▶ **Work order**
Update these rows by changing every instance of "legend" to "key", leaving all other text as it is.

▶ **Task input**

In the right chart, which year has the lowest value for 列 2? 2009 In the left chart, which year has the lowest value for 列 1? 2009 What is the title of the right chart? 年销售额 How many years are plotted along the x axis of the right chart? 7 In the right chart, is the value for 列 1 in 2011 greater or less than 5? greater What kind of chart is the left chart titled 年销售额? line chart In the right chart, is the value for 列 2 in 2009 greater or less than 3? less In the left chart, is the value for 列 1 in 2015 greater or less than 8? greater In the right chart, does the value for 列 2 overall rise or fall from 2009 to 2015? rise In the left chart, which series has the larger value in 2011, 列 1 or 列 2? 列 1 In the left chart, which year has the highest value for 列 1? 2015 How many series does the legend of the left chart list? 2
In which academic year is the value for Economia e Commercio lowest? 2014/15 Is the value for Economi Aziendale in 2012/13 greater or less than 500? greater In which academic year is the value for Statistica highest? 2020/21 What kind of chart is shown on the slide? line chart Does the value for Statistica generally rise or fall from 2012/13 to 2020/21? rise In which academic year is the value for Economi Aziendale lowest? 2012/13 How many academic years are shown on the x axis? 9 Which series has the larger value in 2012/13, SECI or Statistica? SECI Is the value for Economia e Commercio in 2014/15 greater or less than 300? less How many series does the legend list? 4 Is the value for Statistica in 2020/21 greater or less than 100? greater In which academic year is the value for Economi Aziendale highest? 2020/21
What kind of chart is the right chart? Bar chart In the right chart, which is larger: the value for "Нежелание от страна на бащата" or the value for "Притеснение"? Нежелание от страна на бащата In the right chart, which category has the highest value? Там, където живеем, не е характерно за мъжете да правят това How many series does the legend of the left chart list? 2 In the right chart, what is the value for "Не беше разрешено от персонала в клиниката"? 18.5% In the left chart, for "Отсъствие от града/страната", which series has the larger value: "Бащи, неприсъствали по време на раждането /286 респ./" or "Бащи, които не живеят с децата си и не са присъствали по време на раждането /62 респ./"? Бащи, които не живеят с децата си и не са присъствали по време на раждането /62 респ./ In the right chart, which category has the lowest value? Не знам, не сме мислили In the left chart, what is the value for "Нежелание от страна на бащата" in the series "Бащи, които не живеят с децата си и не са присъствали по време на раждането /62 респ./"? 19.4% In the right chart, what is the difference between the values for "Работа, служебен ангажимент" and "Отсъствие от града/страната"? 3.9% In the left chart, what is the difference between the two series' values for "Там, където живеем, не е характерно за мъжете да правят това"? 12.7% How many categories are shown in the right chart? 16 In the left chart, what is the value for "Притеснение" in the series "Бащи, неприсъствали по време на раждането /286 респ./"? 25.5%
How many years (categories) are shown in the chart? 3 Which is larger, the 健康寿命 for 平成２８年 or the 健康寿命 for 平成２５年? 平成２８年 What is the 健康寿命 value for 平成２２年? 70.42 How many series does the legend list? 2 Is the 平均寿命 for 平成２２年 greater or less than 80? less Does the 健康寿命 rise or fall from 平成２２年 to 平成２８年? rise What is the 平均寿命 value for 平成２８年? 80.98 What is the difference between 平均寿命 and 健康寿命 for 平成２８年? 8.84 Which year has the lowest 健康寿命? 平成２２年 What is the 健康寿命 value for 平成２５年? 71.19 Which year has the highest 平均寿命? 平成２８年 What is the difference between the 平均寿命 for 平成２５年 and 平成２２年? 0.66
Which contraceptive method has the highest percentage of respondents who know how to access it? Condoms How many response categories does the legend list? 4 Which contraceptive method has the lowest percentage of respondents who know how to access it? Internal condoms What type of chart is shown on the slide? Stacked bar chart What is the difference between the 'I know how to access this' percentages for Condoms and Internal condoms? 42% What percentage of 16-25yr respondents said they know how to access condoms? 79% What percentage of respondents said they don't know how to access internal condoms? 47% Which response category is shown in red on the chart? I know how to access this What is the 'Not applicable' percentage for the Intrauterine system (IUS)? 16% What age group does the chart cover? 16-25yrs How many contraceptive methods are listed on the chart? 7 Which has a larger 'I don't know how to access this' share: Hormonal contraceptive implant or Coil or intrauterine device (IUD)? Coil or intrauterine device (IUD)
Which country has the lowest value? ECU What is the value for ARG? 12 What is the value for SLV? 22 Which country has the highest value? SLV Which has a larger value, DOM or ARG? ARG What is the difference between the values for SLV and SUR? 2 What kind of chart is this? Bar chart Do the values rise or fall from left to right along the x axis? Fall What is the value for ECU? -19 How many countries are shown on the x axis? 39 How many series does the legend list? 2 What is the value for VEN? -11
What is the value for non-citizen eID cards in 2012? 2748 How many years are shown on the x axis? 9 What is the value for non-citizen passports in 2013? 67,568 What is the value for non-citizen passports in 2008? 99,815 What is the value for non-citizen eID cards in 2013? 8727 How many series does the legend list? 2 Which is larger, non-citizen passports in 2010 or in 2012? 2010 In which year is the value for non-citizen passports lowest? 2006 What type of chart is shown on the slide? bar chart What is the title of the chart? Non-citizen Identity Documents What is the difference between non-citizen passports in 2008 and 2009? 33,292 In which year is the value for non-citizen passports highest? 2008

▶ **Solution to this problem**
In the right chart, which year has the lowest value for 列 2? 2009 In the left chart, which year has the lowest value for 列 1? 2009 What is the title of the right chart? 年销售额 How many years are plotted along the x axis of the right chart? 7 In the right chart, is the value for 列 1 in 2011 greater or less than 5? greater What kind of chart is the left chart titled 年销售额? line chart In the right chart, is the value for 列 2 in 2009 greater or less than 3? less In the left chart, is the value for 列 1 in 2015 greater or less than 8? greater In the right chart, does the value for 列 2 overall rise or fall from 2009 to 2015? rise In the left chart, which series has the larger value in 2011, 列 1 or 列 2? 列 1 In the left chart, which year has the highest value for 列 1? 2015 How many series does the key of the left chart list? 2
In which academic year is the value for Economia e Commercio lowest? 2014/15 Is the value for Economi Aziendale in 2012/13 greater or less than 500? greater In which academic year is the value for Statistica highest? 2020/21 What kind of chart is shown on the slide? line chart Does the value for Statistica generally rise or fall from 2012/13 to 2020/21? rise In which academic year is the value for Economi Aziendale lowest? 2012/13 How many academic years are shown on the x axis? 9 Which series has the larger value in 2012/13, SECI or Statistica? SECI Is the value for Economia e Commercio in 2014/15 greater or less than 300? less How many series does the key list? 4 Is the value for Statistica in 2020/21 greater or less than 100? greater In which academic year is the value for Economi Aziendale highest? 2020/21
What kind of chart is the right chart? Bar chart In the right chart, which is larger: the value for "Нежелание от страна на бащата" or the value for "Притеснение"? Нежелание от страна на бащата In the right chart, which category has the highest value? Там, където живеем, не е характерно за мъжете да правят това How many series does the key of the left chart list? 2 In the right chart, what is the value for "Не беше разрешено от персонала в клиниката"? 18.5% In the left chart, for "Отсъствие от града/страната", which series has the larger value: "Бащи, неприсъствали по време на раждането /286 респ./" or "Бащи, които не живеят с децата си и не са присъствали по време на раждането /62 респ./"? Бащи, които не живеят с децата си и не са присъствали по време на раждането /62 респ./ In the right chart, which category has the lowest value? Не знам, не сме мислили In the left chart, what is the value for "Нежелание от страна на бащата" in the series "Бащи, които не живеят с децата си и не са присъствали по време на раждането /62 респ./"? 19.4% In the right chart, what is the difference between the values for "Работа, служебен ангажимент" and "Отсъствие от града/страната"? 3.9% In the left chart, what is the difference between the two series' values for "Там, където живеем, не е характерно за мъжете да правят това"? 12.7% How many categories are shown in the right chart? 16 In the left chart, what is the value for "Притеснение" in the series "Бащи, неприсъствали по време на раждането /286 респ./"? 25.5%
How many years (categories) are shown in the chart? 3 Which is larger, the 健康寿命 for 平成２８年 or the 健康寿命 for 平成２５年? 平成２８年 What is the 健康寿命 value for 平成２２年? 70.42 How many series does the key list? 2 Is the 平均寿命 for 平成２２年 greater or less than 80? less Does the 健康寿命 rise or fall from 平成２２年 to 平成２８年? rise What is the 平均寿命 value for 平成２８年? 80.98 What is the difference between 平均寿命 and 健康寿命 for 平成２８年? 8.84 Which year has the lowest 健康寿命? 平成２２年 What is the 健康寿命 value for 平成２５年? 71.19 Which year has the highest 平均寿命? 平成２８年 What is the difference between the 平均寿命 for 平成２５年 and 平成２２年? 0.66
Which contraceptive method has the highest percentage of respondents who know how to access it? Condoms How many response categories does the key list? 4 Which contraceptive method has the lowest percentage of respondents who know how to access it? Internal condoms What type of chart is shown on the slide? Stacked bar chart What is the difference between the 'I know how to access this' percentages for Condoms and Internal condoms? 42% What percentage of 16-25yr respondents said they know how to access condoms? 79% What percentage of respondents said they don't know how to access internal condoms? 47% Which response category is shown in red on the chart? I know how to access this What is the 'Not applicable' percentage for the Intrauterine system (IUS)? 16% What age group does the chart cover? 16-25yrs How many contraceptive methods are listed on the chart? 7 Which has a larger 'I don't know how to access this' share: Hormonal contraceptive implant or Coil or intrauterine device (IUD)? Coil or intrauterine device (IUD)
Which country has the lowest value? ECU What is the value for ARG? 12 What is the value for SLV? 22 Which country has the highest value? SLV Which has a larger value, DOM or ARG? ARG What is the difference between the values for SLV and SUR? 2 What kind of chart is this? Bar chart Do the values rise or fall from left to right along the x axis? Fall What is the value for ECU? -19 How many countries are shown on the x axis? 39 How many series does the key list? 2 What is the value for VEN? -11
What is the value for non-citizen eID cards in 2012? 2748 How many years are shown on the x axis? 9 What is the value for non-citizen passports in 2013? 67,568 What is the value for non-citizen passports in 2008? 99,815 What is the value for non-citizen eID cards in 2013? 8727 How many series does the key list? 2 Which is larger, non-citizen passports in 2010 or in 2012? 2010 In which year is the value for non-citizen passports lowest? 2006 What type of chart is shown on the slide? bar chart What is the title of the chart? Non-citizen Identity Documents What is the difference between non-citizen passports in 2008 and 2009? 33,292 In which year is the value for non-citizen passports highest? 2008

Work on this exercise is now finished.